Figure 8: The strength of the bending mode of water ice plotted against the silicate optical depth. Different regions are distinguished by different symbols, as shown in the legend.

Figure 8 shows the measured equivalent widths of the 6 $\mu$m water ice feature plotted against the optical depth of the silicate feature: clear regional variations are apparent. As discussed above, all but one of the sources in Cha I are characterised by little or no ice absorption and by silicate emission; the other 3 regions show absorption from both silicates and ices with only a few examples of weak silicate emission. The sources in RCrA are characterised by similar absorption strengths throughout, whereas far deeper absorption and variation is observed in both $\rho$ Oph and Serpens. It is clear from Fig. 8, however, that the sources in $\rho$ Oph show markedly less water ice absorption relative to silicates than those in Serpens. This could be due to sublimation effects, indicating a difference in the thermal structure and history of the two clouds, or could represent a real difference in the chemical composition of the two clouds; without measuring the corresponding gas-phase lines we cannot say which. Sub-millimetre observations of gas-phase H₂O (Ashby et al. 2000) do show an under-abundance of gaseous H₂O in $\rho$ Oph A relative to S140, but to the best of our knowledge no similar direct comparisons between the sources observed here exist in the literature. It is also worth noting that the silicate:water ice ratios appear to be approximately constant for all the different embedded sources in both $\rho$ Oph and Serpens. This indicates that in both clouds the composition of the absorbing intracloud material is roughly constant along different lines of sight, a result consistent with the previous Serpens work of Eiroa & Hodapp (1989).

  
4.2 H₂O and CO₂ bending modes

Figure 9: The ratio of the CO2:H2O ice equivalent widths plotted against silicate optical depth. This ratio is directly proportional to the ratio of ice column densities: adopting the band strengths from Gerakines et al. (1995) results in an equivalent width ratio of 1 corresponding to a column density ratio of $\simeq$0.17.

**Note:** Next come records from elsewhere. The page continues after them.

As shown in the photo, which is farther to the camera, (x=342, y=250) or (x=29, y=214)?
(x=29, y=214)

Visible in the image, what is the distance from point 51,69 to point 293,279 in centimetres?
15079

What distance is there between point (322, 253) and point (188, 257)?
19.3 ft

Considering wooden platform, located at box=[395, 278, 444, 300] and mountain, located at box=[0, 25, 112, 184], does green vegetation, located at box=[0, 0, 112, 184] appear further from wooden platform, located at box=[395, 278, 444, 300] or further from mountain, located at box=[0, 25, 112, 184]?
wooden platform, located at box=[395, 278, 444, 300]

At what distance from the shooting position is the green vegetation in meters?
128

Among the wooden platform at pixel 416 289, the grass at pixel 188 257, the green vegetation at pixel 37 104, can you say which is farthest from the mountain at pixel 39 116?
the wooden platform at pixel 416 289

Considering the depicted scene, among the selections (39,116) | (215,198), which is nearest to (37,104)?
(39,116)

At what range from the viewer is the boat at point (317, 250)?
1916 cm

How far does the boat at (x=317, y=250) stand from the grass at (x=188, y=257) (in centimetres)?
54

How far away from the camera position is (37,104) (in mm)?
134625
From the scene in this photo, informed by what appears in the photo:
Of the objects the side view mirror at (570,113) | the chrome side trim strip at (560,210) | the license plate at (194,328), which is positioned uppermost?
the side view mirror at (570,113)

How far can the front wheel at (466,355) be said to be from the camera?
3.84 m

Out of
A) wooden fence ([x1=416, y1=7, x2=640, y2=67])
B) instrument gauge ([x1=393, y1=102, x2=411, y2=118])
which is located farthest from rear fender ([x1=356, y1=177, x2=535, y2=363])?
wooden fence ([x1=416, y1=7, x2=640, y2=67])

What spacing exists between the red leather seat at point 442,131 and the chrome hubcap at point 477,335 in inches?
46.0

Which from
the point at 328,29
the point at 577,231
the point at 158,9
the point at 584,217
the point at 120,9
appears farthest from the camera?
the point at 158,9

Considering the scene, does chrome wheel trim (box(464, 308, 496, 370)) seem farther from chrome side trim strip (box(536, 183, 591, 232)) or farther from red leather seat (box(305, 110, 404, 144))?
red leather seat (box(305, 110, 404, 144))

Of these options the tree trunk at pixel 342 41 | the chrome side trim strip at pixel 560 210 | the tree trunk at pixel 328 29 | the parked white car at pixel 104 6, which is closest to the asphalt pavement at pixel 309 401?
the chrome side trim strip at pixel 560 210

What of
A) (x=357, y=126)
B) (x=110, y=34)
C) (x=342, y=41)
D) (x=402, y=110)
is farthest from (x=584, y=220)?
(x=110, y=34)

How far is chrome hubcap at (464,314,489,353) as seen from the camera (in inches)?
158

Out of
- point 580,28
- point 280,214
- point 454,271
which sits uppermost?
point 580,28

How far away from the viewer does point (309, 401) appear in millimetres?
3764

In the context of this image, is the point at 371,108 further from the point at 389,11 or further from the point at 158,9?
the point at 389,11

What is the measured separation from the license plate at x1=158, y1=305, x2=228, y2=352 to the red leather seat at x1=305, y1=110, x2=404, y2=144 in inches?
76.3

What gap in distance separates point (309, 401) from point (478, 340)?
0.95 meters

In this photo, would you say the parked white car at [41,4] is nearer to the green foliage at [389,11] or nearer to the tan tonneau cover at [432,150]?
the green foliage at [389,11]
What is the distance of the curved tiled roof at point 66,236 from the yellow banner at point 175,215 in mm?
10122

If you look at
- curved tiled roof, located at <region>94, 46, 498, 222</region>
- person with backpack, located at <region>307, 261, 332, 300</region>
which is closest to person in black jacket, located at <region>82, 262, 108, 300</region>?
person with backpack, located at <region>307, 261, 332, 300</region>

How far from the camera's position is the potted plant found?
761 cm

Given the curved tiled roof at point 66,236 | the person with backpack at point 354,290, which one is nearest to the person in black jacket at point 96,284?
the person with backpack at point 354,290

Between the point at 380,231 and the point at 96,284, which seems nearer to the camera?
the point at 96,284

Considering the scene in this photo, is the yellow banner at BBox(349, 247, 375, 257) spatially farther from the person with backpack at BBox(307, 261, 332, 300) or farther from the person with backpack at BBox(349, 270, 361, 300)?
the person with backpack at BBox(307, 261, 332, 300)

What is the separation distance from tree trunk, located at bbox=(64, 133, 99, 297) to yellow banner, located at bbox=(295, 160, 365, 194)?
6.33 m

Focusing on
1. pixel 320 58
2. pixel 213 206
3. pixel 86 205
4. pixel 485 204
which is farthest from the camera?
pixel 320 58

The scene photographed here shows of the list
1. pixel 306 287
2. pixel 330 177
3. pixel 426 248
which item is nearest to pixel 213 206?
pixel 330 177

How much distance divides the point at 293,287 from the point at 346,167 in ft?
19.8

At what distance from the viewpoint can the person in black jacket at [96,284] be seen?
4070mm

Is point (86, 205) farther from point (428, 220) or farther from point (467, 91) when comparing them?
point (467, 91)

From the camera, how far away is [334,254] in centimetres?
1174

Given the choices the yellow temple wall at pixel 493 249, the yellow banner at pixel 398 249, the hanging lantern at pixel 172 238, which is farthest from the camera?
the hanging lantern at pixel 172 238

Figure 9 shows the ratio of the CO₂:H₂O ice equivalent widths (which is proportional to the corresponding ratio of column densities) plotted against the silicate optical depth. The results from Serpens and RCrA are fairly well correlated, with CO₂:H₂O ice column density ratios ranging from 0 to 0.16 (adopting the band strengths from Gerakines et al. 1995). There is a possible trend showing the CO₂:H₂O increasing with decreasing silicate optical depth, but this is somewhat unclear in these data.

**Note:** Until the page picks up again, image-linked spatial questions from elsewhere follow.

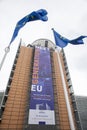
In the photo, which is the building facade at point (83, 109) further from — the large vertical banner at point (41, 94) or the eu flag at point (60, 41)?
the eu flag at point (60, 41)

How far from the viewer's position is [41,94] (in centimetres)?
1449

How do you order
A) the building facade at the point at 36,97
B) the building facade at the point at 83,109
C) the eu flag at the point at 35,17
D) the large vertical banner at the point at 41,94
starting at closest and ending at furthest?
the eu flag at the point at 35,17, the building facade at the point at 36,97, the large vertical banner at the point at 41,94, the building facade at the point at 83,109

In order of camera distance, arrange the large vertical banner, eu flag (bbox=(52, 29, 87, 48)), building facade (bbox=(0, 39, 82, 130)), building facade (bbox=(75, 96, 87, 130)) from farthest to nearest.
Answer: building facade (bbox=(75, 96, 87, 130)) → the large vertical banner → building facade (bbox=(0, 39, 82, 130)) → eu flag (bbox=(52, 29, 87, 48))

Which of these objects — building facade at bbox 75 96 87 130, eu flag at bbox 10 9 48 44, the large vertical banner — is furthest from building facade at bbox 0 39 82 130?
building facade at bbox 75 96 87 130

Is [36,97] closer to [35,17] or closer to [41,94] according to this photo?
[41,94]

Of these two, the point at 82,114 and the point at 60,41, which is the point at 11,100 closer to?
the point at 60,41

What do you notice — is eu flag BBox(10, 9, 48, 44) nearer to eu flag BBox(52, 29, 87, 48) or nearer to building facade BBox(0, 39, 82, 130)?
eu flag BBox(52, 29, 87, 48)

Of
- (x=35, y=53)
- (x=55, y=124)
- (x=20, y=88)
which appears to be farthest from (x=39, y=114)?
(x=35, y=53)

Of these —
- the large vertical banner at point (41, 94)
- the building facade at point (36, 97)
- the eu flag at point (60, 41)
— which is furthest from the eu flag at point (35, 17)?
the large vertical banner at point (41, 94)

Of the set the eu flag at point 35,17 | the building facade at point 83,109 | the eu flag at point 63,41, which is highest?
the eu flag at point 35,17

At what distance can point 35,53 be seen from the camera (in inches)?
796

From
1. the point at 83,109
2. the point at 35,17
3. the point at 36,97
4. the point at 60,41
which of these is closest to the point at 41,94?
the point at 36,97

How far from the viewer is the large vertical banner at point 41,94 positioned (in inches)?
490

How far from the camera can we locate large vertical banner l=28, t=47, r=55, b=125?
12438 millimetres
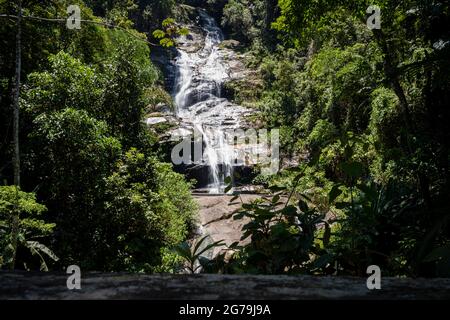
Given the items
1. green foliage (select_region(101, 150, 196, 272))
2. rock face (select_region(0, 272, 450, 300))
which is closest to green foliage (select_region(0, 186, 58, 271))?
green foliage (select_region(101, 150, 196, 272))

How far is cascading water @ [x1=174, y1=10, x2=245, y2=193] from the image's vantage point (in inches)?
796

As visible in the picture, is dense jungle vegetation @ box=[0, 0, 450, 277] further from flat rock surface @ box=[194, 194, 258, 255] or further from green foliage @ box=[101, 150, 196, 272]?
flat rock surface @ box=[194, 194, 258, 255]

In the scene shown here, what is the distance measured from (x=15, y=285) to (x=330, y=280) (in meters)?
0.93

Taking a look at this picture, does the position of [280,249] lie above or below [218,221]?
above

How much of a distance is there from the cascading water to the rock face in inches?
671

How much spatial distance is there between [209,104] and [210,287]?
25.4m

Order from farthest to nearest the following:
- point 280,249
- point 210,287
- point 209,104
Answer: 1. point 209,104
2. point 280,249
3. point 210,287

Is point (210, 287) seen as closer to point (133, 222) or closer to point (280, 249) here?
point (280, 249)

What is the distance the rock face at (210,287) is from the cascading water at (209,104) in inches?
671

The data from $\rho$ Oph, however, show a far greater scatter with CO₂:H₂O ice column density ratios ranging from 0 to 0.4. This is consistent with previous observations: for example Chiar et al. (1994, 1995) found a greater scatter in column densities of CO and H₂O ices against A_V in $\rho$ Oph than in Serpens, RCrA or Taurus. The reasons for this are unclear but it seems likely that, as suggested by Chiar et al. (1995), local conditions around the young stars in $\rho$ Oph play a role. Detailed study of the gas-phase abundances of CO₂ and H₂O towards these objects will further constrain this problem, but without such observations or further knowledge of the envelope structures we merely note the presence of this discrepancy here.